A royal spokesman is quick to defend this "snub" by telling: "It is just the Queen has not felt the need to meet Miss Middleton's parents. At present there are no plans for her to do so in the run-up to the wedding. If she chooses to do so, it will be a private matter." (from the daily telegraph).
But isn't it nice if the Queen would get to know more the family of a woman who will marry her grandson and direct heir? But this gesture is somewhat disturbing. From the perspective of royal commentators, this is a total rejection of acceptance. The Queen is raised in a tight circle of monarchy, she never partied to anyone let alone mix with "outsiders" (royalty's term for commoners) and talk things beyond horses, palaces and the commonwealth. She is not an ordinary monarch who takes everything with ease especially to commoners.
In many occasions that the Middletons were invited by Prince William, not even once did the monarch ever show interest to know the Middletons. Royal commentators say "this is where reality tends to intrude on fairytales. It's not all tiaras and palaces when an outsider infiltrates one of the oldest monarchies in the world"
The conservative circle of aristocracy in Britain is known to spit the word "commoners" with disdain and this is evident on many occasions they refer to Kate Middleton's background as "middle class", they pronounced it as if it is the most outrageous phrase to hit the planet. Though much things about change have been trumpeted about the highest throne on Earth, still reality prevails, the ancient tradition still cling to their system, that royalty should marry into the aristocracy to preserve the prestige and charm of the crown.

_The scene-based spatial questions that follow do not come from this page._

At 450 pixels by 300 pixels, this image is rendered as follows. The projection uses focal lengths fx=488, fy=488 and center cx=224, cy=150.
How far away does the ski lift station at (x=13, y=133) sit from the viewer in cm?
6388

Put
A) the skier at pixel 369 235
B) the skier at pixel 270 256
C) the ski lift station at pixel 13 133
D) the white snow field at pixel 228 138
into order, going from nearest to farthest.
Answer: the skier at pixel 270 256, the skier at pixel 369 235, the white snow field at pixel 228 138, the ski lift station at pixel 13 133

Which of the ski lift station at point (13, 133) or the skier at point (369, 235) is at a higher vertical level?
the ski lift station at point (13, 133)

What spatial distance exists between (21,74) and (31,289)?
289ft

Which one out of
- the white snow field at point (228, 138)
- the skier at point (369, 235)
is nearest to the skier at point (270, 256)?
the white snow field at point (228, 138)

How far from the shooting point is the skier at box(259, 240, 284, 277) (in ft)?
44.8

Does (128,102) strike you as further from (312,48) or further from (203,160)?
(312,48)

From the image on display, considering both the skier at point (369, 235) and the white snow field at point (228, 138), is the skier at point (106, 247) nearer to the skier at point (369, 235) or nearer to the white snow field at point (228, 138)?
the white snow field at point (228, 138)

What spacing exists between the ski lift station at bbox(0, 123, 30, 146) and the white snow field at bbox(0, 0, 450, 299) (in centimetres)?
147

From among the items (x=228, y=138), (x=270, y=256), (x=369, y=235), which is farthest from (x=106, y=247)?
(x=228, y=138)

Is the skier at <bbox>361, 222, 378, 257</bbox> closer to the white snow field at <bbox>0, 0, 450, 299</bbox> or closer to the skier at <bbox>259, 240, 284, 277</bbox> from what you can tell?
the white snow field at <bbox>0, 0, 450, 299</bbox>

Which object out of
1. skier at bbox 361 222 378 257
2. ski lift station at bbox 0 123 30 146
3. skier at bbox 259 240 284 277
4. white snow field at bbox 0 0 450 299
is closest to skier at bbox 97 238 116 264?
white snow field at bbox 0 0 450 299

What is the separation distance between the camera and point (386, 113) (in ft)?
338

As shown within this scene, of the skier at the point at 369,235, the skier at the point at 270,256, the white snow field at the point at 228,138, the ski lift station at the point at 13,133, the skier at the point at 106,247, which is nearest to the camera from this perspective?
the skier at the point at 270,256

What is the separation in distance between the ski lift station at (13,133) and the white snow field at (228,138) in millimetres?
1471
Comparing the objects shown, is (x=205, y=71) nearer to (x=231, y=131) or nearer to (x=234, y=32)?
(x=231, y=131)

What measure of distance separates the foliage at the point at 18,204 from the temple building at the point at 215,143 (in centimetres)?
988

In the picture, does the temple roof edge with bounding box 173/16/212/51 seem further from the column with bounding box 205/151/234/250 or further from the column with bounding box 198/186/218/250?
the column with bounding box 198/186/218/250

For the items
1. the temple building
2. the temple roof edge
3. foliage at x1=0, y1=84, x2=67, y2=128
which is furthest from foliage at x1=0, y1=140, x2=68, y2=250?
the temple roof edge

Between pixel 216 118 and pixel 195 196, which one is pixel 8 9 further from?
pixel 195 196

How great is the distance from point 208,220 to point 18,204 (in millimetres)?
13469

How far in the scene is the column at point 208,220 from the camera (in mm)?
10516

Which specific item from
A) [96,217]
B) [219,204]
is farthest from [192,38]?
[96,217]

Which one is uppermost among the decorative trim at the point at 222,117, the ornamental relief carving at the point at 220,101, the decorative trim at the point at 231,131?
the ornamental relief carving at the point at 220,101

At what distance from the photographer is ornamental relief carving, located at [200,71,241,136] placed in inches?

Kate Middleton is expected to embrace this reality, It is the high prize she would pay. The Queen's snub on her parents is just an introduction on how difficult it is for commoners to join the rigid world of the British monarchy. The social class system still dictates the lifestyle of the British royals. The traditional royalists, who believed commoners always bring disasters to the monarchy, are already disappointed with Camilla Parker-Bowles now the person they expected to rescue the sinking ship of the House of Windsor, chooses yet another commoner thoroughly eroding the mystic of the crown. Prince William will be the first future British King to marry a middle class woman in English history.